Unfortunately, this is common in the 2012-2014 CR-V models. However, Honda took steps to rectify the issue in more recent model years.
Driveline vibrations in the CR-V become apparent at highway speeds between 40-60 MPH.
When it comes to the CR-V, those vibrations are an indication that the U-joint and/or center support bearing might be failing.
The repair for the driveline vibration issues in the CR-V consists of replacing the rear differentials and driveshaft.
If your vehicle is still under warranty, that’ll likely cover the repair costs.
Removing the Driveshaft of a Honda CR-V
The CRV is an all-wheel-drive vehicle, which means the driveshaft is responsible for sending torque to all four wheels.
Removing the driveshaft will turn it into a front-wheel-drive vehicle, so you’ll need to consider that when you choose to remove it.
Why does this matter?
The difference between front-wheel-drive and AWD lies in what wheels get power from the transmission, which directly affects how the vehicle will handle.
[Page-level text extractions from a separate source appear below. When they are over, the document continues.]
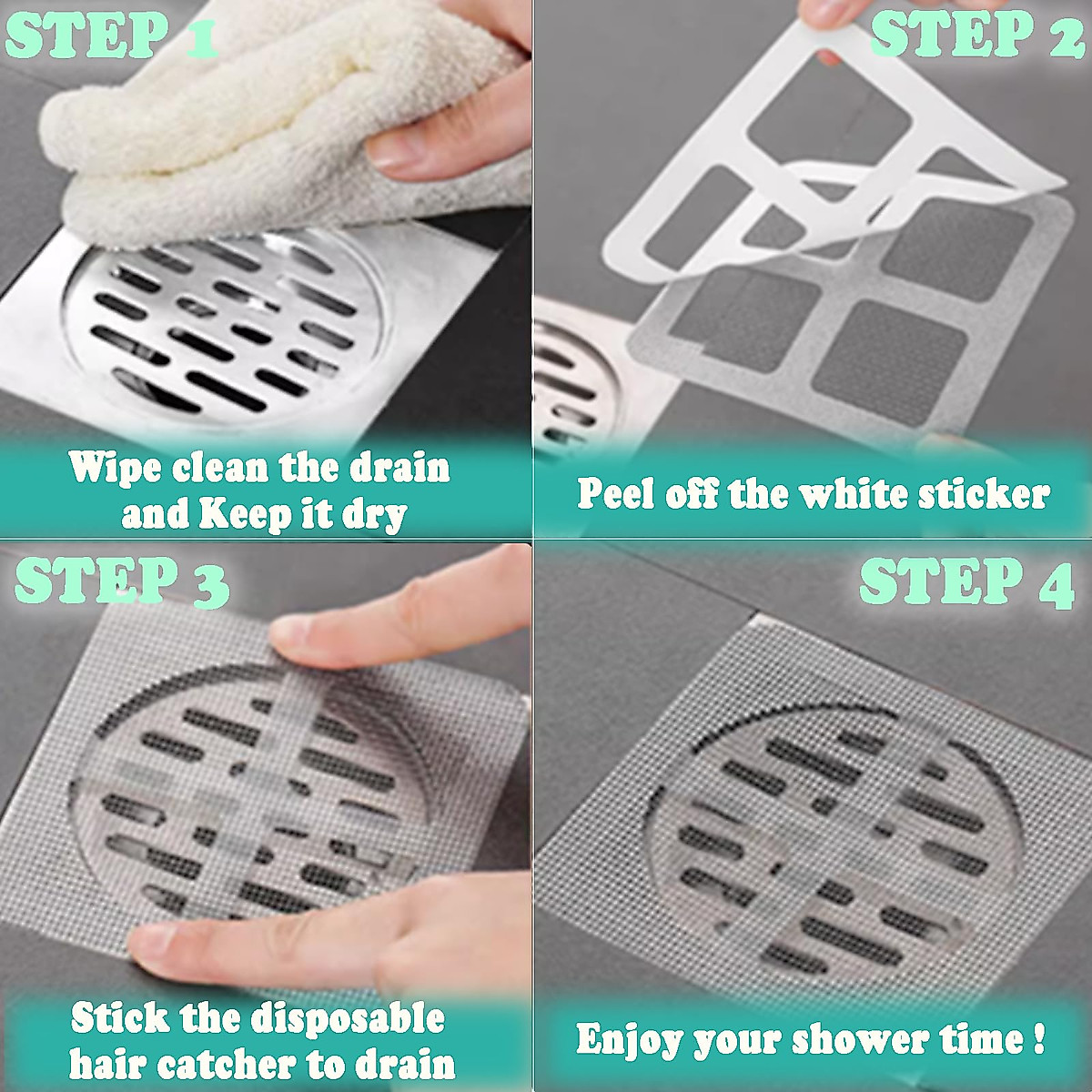 STEP 1

Wipe clean the drain and Keep it dry

STEP 2

Peel off the white sticker

STEP 3

Stick the disposable hair catcher to drain

STEP 4

Enjoy your shower time !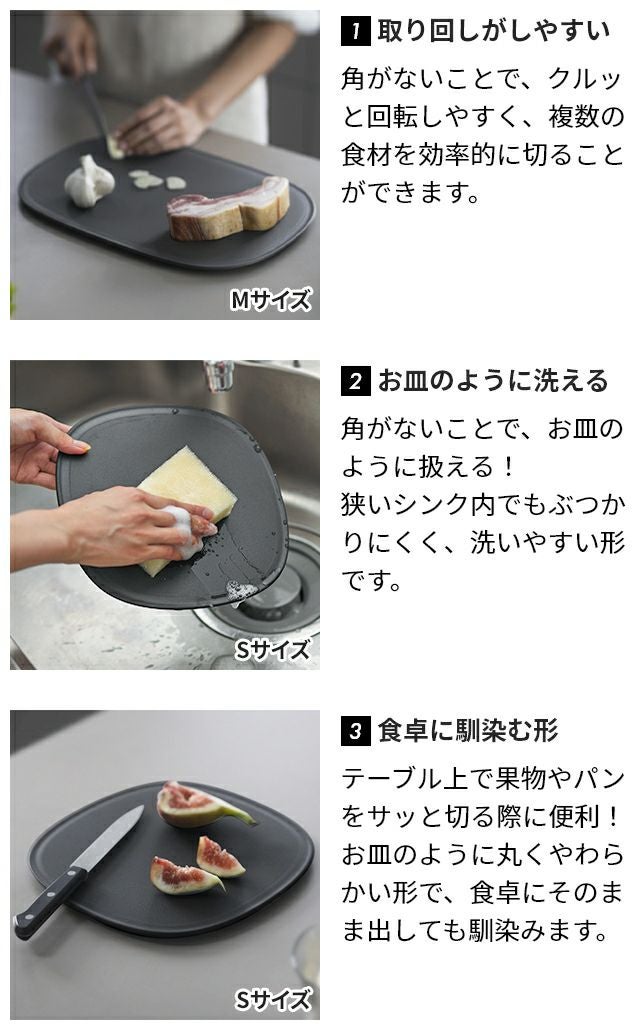 Mサイズ

1 取り回しがしやすい

角がないことで、クルッと回転しやすく、複数の食材を効率的に切ることができます。

Sサイズ

2 お皿のように洗える

角がないことで、お皿のように扱える！
狭いシンク内でもぶつかりにくく、洗いやすい形です。

Sサイズ

3 食卓に馴染む形

テーブル上で果物やパンをサッと切る際に便利！
お皿のように丸くやわらかい形で、食卓にそのまま出しても馴染みます。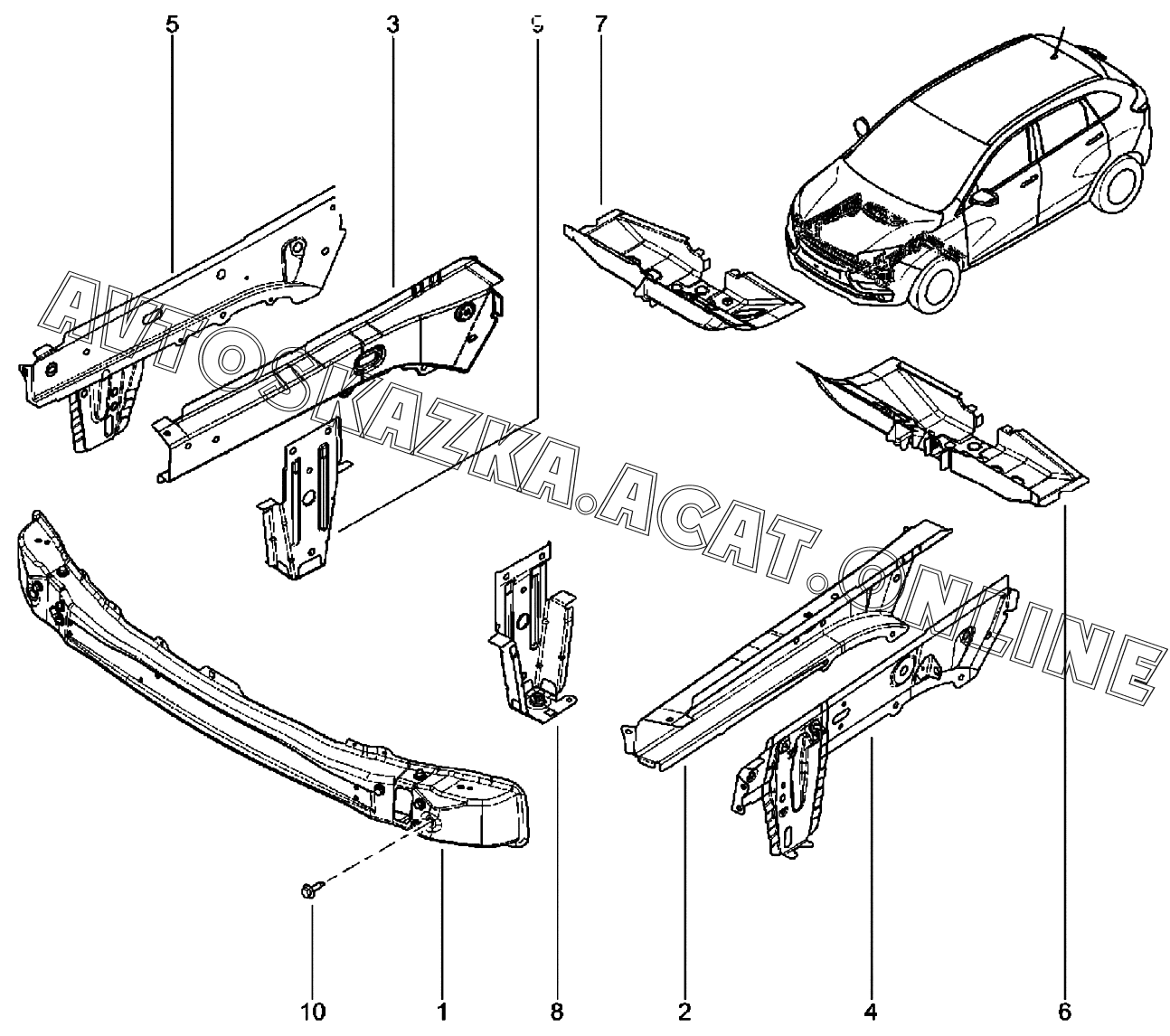 5
3
9
7
AVTOSKAZKA.ACAT.ONLINE
10
1
8
2
4
6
If your driveshaft is no longer sending power to your rear wheels, you could see a decreased performance, especially in poor driving conditions.
In other words, if you want to remove your CR-V’s driveshaft, you can.
However, just make sure you’re still prepared to handle all manner of driving conditions first.
If you rarely find yourself in need of all-wheel-drive handling, then you shouldn’t have any problems driving without it.
Why Would You Remove a Driveshaft?
Believe it or not, there are a few reasons someone might want to take the driveshaft out of their CR-V. These include failing parts, increasing gas mileage, and making it safe to tow.
The U-joint, or universal joint, is a cross-shaped drivetrain component that connects your driveshaft to your differentials.
If the U-joint fails, you’re looking at a costly repair.
However, drivers will actually remove the entire driveshaft to avoid repairing just the joint in some cases.
When you want to hold off on shelling out several hundred dollars, removing the driveshaft from your CR-V could hold you over indefinitely.
Of course, you’ll lose your all-wheel-drive capabilities, but your CR-V will still run perfectly fine.
Better Gas Mileage
All-wheel-drive vehicles tend to be quite a bit heavier than front-wheel-drive ones, so removing your CR-V’s driveshaft can cut down how much weight you’re pulling around.
Decreased weight leads to better gas mileage.
In addition to removing the whole driveshaft, drivers often remove the entire rear-wheel-drive assembly, including the differentials and axles.
This’ll leave you with just the front-wheel-drive components, further decreasing your vehicle weight.
When you tow a vehicle, you’re not supposed to hook the truck to a car’s driving wheels.
This isn’t an issue with front or rear-wheel-drive cars, but for all-wheel-drive vehicles like the CR-V, dolly towing, or towing on two wheels, can cause some serious damage to your transmission.
If you have no other option for towing your CR-V but dolly towing, you can disconnect or remove the driveshaft to help prevent damaging your vehicle.
If you disconnect the driveshaft, you’ll need to reconnect it once you’re ready to drive your CR-V again.
Or, if you remove it entirely, you can put it back on whenever you want.
How Much Does a New CR-V Driveshaft Cost?
You can get your CR-V’s driveshaft repaired for around $150-$300 at your regular mechanic.
A repair is much less costly than a replacement, so if you don’t want to remove the shaft entirely, you should talk to your mechanic about whether a repair is possible.
If you need to replace your entire driveshaft, it could cost anywhere from $300-$1,300, depending on labor costs and what other components might need to be replaced.
Other components could include the U-joint, center support bearing, or slip joint.
Also, keep in mind that your driveshaft might be covered by your auto warranty if you’re still within your warranty period.
As part of your drivetrain, it’s also a part of your powertrain.
Check with your dealership before removing a broken driveshaft because you might not have to foot the repair cost.
If you’ve been considering removing the driveshaft on your CR-V, you’ll be happy to know that you can do it without much of a hassle.
However, unless you know your way around cars, I’d recommend having a professional handle removing the driveshaft for you.